A culture war is being waged between some San Jose police officers and Independent Police Auditor LaDoris Cordell. Judge Cordell has taken issue with a T-shirt that was designed for officers in an elite tactical unit that is equipped with assault rifles.
Cordell, who called the shirt’s design “a thug logo,” features the acronym SJPD, a human skull with two assault rifles crossed in the background and the motto “Usus Ferocitas,” which in Latin can translate to several meanings.
The Mercury News translated the Latin phrase to “skill” and “courage” in its Internal Affairs column. Other definitions could be “use” and “experience” for the word “Usus,” and “savageness” and “fierceness” for “Ferocitas.” Latin, of course, is basically a dead language, and Cordell says the shirt implies a deadly message inconsistent with the department’s values and mission, even if the shirt was meant to be worn under a uniform.
“That’s a thug logo,” Cordell said. “I read how the Mercury News’ Internal Affairs article handled it. It was very cynical. They don’t get it. When you have a department that sees nothing wrong with wearing this kind of stuff—because that was the attitude, if it’s under their shirts—that’s irrelevant. It’s about the culture.”

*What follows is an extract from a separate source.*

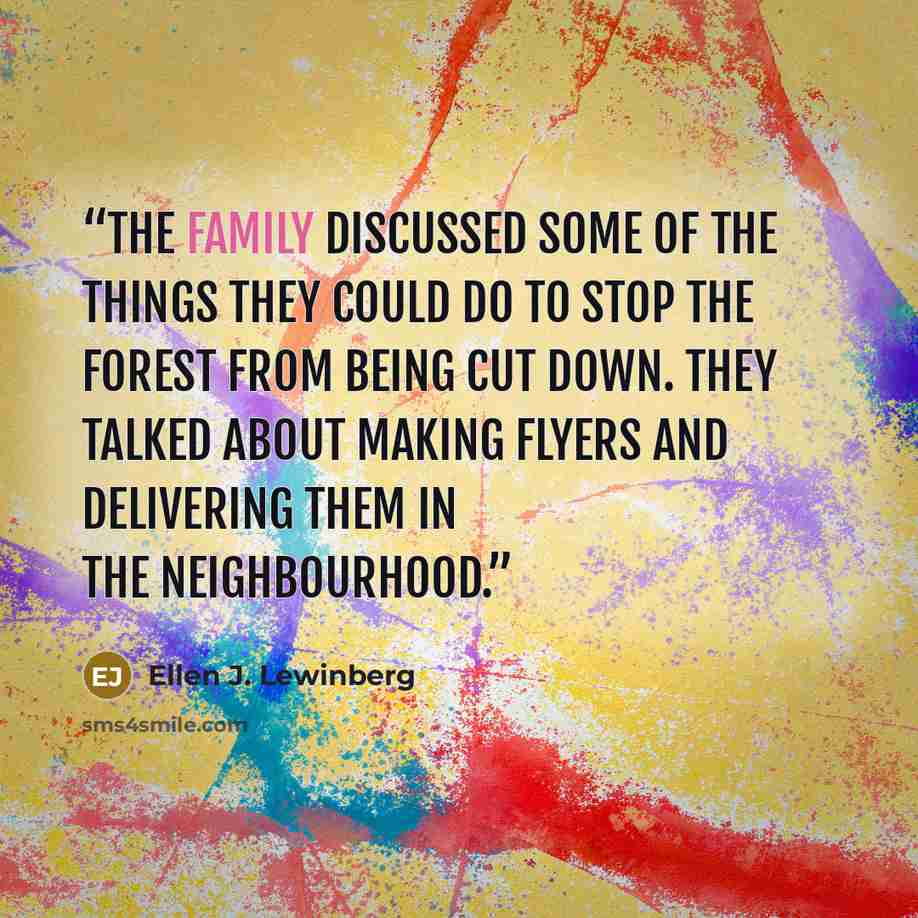 “The family discussed some of the things they could do to stop the forest from being cut down. They talked about making flyers and delivering them in the neighbourhood.” quote by Ellen J. Lewinberg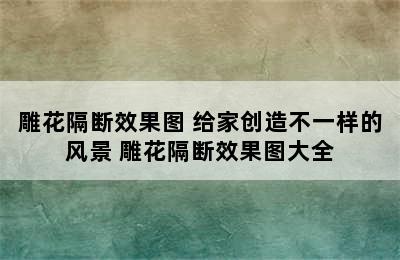 雕花隔断效果图 给家创造不一样的风景 雕花隔断效果图大全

In the last few years, the media has consistently noted drops in officer morale in reports about the San Jose Police Department. It’s a logical assumption to make after pay cuts, attempts to roll back retiree benefits and a mayor—with some council backing—aggressively politicking against sick leave payouts and above-mentioned benefits. But how the shirts boost morale is tough to understand, Cordell says.
According to the Merc, Police Chief Chris Moore asked the shirt’s creators to come up with a new design while also implementing a new rule that any items or clothing associated with SJPD of the department badge be given to his office for review.
“The chief has proposed, and I’ve never seen anything this fast before, a new rule in the duty manual,” Cordell said. “The chief ran the draft of it by me, and I read it last week. The duty manual says when you’re on duty or off duty, you’re still representing the department—same thing with judges.
“If I was an officer and I was on duty and I saw somebody walking down the street with a shirt like that, my antenna would go up. So why do they wear it? It’s just emblematic of a culture you don’t want to exist.”
Conversely, Cordell added, “you’re representing the San Jose Police Department. You’re job is to protect the public. So, if somebody sees an officer in public wearing that, what are they supposed to think?”
SJPD did not respond to a request for comment.
Kim’s Embroidery often makes mass-produced shirts for SJPD, and the business planned to make the shirt in question with coordination from SJPD’s Rommel Macatangay. The shirts would have retailed in the range of $13 to $20, according to the internal flyer. Cordell now wants to know what other shirts might be out there.
“If you want the message to be we are ass-kickers, we are ferocious, we take no prisoners, OK,” she said. “If that’s the message you want, alrighty then. It’ll be interesting to see what shirt they come up with next.”